Information provided:
******
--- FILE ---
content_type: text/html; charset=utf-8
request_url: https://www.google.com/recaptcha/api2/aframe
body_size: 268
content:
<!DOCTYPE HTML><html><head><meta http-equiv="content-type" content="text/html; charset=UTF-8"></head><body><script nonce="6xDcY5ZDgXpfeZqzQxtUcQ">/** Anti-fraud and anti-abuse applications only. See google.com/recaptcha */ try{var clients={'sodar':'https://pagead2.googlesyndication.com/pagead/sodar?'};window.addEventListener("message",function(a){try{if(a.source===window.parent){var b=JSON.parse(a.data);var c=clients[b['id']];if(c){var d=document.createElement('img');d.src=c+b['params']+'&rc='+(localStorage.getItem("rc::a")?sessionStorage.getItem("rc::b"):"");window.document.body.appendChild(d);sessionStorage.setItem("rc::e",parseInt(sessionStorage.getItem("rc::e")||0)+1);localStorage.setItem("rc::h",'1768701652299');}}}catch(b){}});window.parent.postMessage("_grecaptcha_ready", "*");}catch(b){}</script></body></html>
******
Prompt:
Every entry above has to be returned exactly as written.

Finished exercise:
--- FILE ---
content_type: text/html; charset=utf-8
request_url: https://www.google.com/recaptcha/api2/aframe
body_size: 268
content:
<!DOCTYPE HTML><html><head><meta http-equiv="content-type" content="text/html; charset=UTF-8"></head><body><script nonce="6xDcY5ZDgXpfeZqzQxtUcQ">/** Anti-fraud and anti-abuse applications only. See google.com/recaptcha */ try{var clients={'sodar':'https://pagead2.googlesyndication.com/pagead/sodar?'};window.addEventListener("message",function(a){try{if(a.source===window.parent){var b=JSON.parse(a.data);var c=clients[b['id']];if(c){var d=document.createElement('img');d.src=c+b['params']+'&rc='+(localStorage.getItem("rc::a")?sessionStorage.getItem("rc::b"):"");window.document.body.appendChild(d);sessionStorage.setItem("rc::e",parseInt(sessionStorage.getItem("rc::e")||0)+1);localStorage.setItem("rc::h",'1768701652299');}}}catch(b){}});window.parent.postMessage("_grecaptcha_ready", "*");}catch(b){}</script></body></html>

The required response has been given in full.